OSCE parliamentarians adopt Baku Declaration

15:26 02/07/2014 >> POLITICS



The OSCE Parliamentary Assembly has adopted the Baku Declaration,
lending political support to wide-ranging policy recommendations for
the OSCE and its 57 participating States in the fields of political
affairs and security, economics, the environment and human rights, the
OSCE PA press service reports.

The crisis in Ukraine is among the document's central themes.

The Declaration was adopted after 97 parliamentarians voted in favour
and 1 against at the conclusion of the 2014 OSCE Parliamentary
Assembly's Annual Session in the Azerbaijani capital.

Nine OSCE parliamentarians abstained, including members of the Russian
Delegation to the Assembly.

In its 140 clauses, the Baku Declaration encompasses the resolutions
of the PA's three General Committees -- the Committee on Political
Affairs and Security; the Committee on Economic Affairs, Science,
Technology and Environment; and the Committee on Democracy, Human
Rights and Humanitarian Questions.

Among its recommendations on political affairs and security, the
Declaration "Express[es] grave concern about the situation in Ukraine
and emphasiz[es] the role of the OSCE in engaging all parties in a
constructive dialogue, monitoring and supporting the implementation of
all OSCE principles and commitments on the ground, preventing further
escalation of the crisis and promoting a diplomatic process towards a
peaceful resolution to the crisis."

It also calls on Russia to "reverse the annexation of the Autonomous
Republic of Crimea and the city of Sevastopol, Ukraine."

The Declaration also advocates enhanced confidence-building measures
in the military sphere, democratic control of countries' armed forces
and a comprehensive assessment of cyber threats.

In the sphere of environmental issues and economics, the Declaration
calls for sustained work towards a new universal climate agreement,
regulations to limit the risk of financial crashes, and steps to
ensure the economic empowerment and property rights of women.

(SET TASK A) From the article on the Baku Declaration, rewrite the paragraph beginning "In its 140 clauses" as a short list.
(SET TASK B) In the article on the Baku Declaration, rename "parliamentarians" as "lawmakers" and give the passage again, beginning at the words "The crisis in" and stopping after "to the Assembly.".

(AVAILABLE DATA)
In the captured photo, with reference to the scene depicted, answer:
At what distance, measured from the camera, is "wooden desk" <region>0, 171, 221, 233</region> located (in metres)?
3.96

(EXERCISE RESPONSE A)
The Baku Declaration has 140 clauses, which bring together the resolutions of the PA's three General Committees:
- Committee on Political Affairs and Security
- Committee on Economic Affairs, Science, Technology and Environment
- Committee on Democracy, Human Rights and Humanitarian Questions

(EXERCISE RESPONSE B)
The crisis in Ukraine is among the document's central themes.

The Declaration was adopted after 97 lawmakers voted in favour
and 1 against at the conclusion of the 2014 OSCE Parliamentary
Assembly's Annual Session in the Azerbaijani capital.

Nine OSCE lawmakers abstained, including members of the Russian
Delegation to the Assembly.